Whenever I see a corporation making press releases using the formula: "[corp name], a leader in [technology type]" I think of Caldera, subsequently renamed to "The SCO Group Inc". It was not a leader, except in how to go out of business through law suits and chapter 11 fees. So sorry I just don't believe those lines.
I like Canon products, just don't respect that sort of press release.


----------



## unfocused (Oct 8, 2015)

davidmurray said:


> ...I like Canon products, just don't respect that sort of press release.



Would you rather do business with a company that is *not* ranked among the best brands?

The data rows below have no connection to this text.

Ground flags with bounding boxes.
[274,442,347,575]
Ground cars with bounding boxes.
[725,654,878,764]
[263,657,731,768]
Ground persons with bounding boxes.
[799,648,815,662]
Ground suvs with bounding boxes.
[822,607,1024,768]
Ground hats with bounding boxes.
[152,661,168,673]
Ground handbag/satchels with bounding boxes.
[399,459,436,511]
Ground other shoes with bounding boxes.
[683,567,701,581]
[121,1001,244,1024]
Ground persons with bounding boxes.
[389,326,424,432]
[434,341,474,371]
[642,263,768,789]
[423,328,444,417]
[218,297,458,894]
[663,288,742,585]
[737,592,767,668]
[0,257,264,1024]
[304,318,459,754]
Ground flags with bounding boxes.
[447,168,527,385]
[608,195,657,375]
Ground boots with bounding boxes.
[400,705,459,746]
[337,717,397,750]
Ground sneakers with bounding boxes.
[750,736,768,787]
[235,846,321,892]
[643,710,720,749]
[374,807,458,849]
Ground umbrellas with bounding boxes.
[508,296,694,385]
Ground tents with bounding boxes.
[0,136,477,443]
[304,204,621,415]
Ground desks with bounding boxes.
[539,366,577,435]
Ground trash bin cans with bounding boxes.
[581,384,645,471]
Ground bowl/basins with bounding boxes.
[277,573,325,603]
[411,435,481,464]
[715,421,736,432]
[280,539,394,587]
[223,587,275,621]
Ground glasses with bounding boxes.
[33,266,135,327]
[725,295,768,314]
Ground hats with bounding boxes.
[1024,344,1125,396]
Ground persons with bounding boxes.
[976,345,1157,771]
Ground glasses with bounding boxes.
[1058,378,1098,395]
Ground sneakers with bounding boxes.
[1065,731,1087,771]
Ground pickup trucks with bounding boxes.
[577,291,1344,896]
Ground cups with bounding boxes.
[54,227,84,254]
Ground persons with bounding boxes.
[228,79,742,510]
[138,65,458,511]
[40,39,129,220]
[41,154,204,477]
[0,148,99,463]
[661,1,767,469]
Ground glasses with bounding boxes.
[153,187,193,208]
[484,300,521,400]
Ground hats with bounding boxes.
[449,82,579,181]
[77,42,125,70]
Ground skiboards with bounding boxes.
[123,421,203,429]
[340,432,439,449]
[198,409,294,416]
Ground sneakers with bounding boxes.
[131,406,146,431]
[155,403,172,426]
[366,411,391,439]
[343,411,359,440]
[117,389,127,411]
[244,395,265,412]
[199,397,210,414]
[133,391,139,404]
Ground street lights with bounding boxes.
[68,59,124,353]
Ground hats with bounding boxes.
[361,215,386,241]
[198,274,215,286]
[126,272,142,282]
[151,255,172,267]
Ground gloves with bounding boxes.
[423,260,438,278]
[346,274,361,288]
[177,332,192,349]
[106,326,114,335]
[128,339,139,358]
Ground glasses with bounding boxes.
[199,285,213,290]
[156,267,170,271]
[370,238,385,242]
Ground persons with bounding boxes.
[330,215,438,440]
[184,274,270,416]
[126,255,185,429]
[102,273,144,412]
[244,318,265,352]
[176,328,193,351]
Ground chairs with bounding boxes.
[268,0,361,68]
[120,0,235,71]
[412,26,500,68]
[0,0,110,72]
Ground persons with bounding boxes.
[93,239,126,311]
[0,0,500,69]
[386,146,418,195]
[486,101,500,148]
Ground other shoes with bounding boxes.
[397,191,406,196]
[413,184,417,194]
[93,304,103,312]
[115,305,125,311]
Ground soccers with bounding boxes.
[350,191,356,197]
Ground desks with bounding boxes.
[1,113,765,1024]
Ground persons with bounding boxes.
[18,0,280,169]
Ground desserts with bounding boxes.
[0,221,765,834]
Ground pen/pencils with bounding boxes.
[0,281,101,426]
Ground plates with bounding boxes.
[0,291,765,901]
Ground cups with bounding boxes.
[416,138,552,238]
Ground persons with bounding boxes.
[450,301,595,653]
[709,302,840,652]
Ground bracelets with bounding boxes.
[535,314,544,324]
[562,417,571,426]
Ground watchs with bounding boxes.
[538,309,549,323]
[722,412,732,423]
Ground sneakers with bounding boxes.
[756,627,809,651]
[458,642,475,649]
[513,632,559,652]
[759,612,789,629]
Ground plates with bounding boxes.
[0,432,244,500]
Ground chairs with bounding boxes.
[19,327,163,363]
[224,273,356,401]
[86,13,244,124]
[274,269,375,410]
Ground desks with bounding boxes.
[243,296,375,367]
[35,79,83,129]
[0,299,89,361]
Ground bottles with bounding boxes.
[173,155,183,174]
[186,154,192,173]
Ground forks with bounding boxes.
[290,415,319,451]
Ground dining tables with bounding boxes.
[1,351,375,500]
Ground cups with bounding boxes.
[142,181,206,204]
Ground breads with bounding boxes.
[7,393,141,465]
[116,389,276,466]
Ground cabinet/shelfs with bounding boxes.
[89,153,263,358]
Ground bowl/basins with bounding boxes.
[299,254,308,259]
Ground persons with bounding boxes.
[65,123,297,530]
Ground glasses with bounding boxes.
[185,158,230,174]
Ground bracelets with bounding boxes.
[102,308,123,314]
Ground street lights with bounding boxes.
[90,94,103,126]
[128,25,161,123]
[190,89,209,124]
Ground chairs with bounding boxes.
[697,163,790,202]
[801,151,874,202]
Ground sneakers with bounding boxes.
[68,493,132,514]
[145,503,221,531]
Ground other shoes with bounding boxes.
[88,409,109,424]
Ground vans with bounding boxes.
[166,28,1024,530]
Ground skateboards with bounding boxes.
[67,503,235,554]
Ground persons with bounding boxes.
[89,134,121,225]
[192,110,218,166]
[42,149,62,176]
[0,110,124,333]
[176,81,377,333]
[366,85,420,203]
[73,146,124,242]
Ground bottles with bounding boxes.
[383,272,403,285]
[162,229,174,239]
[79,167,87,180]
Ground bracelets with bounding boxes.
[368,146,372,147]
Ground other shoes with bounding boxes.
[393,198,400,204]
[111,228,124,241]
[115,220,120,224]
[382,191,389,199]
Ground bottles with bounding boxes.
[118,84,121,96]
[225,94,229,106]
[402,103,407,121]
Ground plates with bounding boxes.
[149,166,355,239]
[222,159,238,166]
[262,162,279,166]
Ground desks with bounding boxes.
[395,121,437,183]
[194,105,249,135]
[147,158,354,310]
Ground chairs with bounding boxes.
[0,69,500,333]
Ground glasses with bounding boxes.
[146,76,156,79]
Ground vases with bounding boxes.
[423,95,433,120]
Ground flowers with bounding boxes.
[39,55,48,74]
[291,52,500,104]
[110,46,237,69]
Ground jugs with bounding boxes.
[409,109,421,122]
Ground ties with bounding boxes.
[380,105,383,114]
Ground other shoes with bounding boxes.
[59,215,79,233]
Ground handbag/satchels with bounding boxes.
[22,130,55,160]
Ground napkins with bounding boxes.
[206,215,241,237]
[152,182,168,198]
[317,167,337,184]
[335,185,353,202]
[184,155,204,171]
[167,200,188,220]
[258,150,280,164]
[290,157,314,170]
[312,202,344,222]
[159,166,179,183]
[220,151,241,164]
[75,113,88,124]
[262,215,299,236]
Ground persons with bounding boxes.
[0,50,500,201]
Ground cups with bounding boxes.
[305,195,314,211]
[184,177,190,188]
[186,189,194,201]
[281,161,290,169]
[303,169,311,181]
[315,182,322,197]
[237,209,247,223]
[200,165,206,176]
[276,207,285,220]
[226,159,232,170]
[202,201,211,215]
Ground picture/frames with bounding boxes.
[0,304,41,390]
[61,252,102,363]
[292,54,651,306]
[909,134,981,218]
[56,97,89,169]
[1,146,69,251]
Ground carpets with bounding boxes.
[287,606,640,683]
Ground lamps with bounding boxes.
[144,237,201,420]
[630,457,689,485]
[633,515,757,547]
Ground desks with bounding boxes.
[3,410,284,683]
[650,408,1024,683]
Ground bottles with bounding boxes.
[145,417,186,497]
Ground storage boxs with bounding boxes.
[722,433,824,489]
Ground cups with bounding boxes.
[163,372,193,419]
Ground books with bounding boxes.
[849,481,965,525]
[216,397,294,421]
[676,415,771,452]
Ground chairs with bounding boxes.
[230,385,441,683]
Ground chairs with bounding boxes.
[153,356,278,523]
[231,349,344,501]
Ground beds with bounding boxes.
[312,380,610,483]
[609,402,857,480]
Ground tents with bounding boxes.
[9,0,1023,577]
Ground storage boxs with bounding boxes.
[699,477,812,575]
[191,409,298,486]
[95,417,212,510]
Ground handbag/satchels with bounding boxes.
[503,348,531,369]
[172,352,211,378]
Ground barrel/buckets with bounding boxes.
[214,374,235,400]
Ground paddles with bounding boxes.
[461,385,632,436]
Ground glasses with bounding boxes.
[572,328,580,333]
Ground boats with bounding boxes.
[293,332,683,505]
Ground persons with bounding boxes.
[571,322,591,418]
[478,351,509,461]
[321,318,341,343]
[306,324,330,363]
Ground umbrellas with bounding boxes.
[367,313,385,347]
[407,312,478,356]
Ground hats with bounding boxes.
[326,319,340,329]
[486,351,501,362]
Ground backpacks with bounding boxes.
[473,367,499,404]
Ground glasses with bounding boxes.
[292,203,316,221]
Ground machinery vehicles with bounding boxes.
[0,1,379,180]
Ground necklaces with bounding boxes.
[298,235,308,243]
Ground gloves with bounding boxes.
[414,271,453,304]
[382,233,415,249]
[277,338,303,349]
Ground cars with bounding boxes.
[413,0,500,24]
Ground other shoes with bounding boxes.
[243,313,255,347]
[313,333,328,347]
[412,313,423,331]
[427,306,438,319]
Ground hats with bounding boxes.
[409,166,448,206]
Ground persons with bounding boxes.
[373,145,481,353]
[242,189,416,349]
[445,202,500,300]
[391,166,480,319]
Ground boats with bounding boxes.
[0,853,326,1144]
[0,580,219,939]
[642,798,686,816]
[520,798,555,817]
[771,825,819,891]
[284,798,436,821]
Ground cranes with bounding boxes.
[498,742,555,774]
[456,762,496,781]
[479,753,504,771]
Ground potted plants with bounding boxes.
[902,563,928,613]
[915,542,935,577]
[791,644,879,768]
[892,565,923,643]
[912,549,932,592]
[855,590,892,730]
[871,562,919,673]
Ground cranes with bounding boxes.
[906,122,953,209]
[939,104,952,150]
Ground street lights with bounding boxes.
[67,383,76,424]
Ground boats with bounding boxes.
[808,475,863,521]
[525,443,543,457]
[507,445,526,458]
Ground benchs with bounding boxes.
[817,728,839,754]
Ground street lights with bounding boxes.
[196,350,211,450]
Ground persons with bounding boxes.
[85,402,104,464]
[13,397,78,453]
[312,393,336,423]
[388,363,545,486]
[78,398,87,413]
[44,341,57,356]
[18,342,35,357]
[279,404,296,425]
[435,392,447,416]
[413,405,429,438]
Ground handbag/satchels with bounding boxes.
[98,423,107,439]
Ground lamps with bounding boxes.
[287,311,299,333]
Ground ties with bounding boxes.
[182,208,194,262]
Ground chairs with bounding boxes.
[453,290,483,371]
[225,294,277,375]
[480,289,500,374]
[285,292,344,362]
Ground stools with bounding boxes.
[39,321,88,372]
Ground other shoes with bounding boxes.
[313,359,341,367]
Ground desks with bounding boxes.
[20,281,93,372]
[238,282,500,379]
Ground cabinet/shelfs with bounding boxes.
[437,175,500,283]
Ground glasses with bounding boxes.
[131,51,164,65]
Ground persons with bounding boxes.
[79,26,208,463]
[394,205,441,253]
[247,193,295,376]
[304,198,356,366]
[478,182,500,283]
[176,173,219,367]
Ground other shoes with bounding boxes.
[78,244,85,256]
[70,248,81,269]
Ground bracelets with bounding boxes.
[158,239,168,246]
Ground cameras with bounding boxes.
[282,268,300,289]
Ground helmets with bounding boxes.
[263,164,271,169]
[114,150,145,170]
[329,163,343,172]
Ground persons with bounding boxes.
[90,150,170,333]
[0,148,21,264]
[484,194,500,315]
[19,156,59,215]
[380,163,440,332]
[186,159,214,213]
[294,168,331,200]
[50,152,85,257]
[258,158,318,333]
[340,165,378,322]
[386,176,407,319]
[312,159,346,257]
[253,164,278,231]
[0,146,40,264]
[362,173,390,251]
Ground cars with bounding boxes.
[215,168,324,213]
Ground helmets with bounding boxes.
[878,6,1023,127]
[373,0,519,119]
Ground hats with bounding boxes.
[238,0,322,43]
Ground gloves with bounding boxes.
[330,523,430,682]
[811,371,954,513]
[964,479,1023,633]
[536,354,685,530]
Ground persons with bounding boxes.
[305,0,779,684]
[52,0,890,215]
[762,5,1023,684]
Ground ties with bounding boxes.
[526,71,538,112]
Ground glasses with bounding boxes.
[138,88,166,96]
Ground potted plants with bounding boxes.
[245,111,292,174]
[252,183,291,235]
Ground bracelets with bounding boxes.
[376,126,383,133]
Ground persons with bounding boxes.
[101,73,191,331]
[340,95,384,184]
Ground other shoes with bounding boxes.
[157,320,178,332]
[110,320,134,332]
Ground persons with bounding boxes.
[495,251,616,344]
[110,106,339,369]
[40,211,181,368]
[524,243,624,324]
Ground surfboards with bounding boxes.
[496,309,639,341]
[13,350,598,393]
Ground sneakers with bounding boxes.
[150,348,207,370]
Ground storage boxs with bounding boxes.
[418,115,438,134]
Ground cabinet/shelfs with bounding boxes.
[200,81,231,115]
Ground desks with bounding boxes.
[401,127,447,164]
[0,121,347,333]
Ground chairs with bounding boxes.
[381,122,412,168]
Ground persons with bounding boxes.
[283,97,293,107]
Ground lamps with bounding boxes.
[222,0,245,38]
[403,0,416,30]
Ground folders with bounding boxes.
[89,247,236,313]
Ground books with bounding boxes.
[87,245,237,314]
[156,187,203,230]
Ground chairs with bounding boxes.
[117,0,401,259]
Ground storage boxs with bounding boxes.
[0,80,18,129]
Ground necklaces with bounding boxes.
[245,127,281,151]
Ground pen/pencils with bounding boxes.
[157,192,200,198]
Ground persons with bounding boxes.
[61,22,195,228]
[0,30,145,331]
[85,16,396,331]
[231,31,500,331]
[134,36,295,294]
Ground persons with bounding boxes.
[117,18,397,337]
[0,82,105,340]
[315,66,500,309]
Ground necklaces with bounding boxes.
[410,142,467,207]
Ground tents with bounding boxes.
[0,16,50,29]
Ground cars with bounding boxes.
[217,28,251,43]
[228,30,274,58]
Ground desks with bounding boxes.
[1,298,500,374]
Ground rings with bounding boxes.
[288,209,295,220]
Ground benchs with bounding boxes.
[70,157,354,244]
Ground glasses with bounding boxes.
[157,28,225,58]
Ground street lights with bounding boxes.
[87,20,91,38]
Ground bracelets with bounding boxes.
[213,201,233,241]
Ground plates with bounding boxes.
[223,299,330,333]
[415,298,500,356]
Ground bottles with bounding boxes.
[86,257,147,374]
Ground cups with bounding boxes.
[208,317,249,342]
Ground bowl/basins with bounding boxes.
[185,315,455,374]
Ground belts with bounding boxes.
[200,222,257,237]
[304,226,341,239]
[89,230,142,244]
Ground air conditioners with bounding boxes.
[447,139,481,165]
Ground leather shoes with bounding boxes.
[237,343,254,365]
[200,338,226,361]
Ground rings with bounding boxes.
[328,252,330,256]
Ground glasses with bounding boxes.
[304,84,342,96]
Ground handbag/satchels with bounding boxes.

Canon didn't make this up. A third party conducted the survey and compiled the list. Nothing wrong with Canon letting people know about it.


----------



## davidmurray (Oct 9, 2015)

unfocused said:


> davidmurray said:
> 
> 
> > ...I like Canon products, just don't respect that sort of press release.
> ...



I'd rather do business with a reputable company. "The SCO Group" was not a reputable company. Any corporation making unsubstantiated claims about its leadership in a given industry - especially when there is evidence to the contrary - is just making it difficult for people to believe anything else that corporation might publish.
I'm not saying this is the case with Canon. I'm just reacting to the "...a leader in..." propaganda.


----------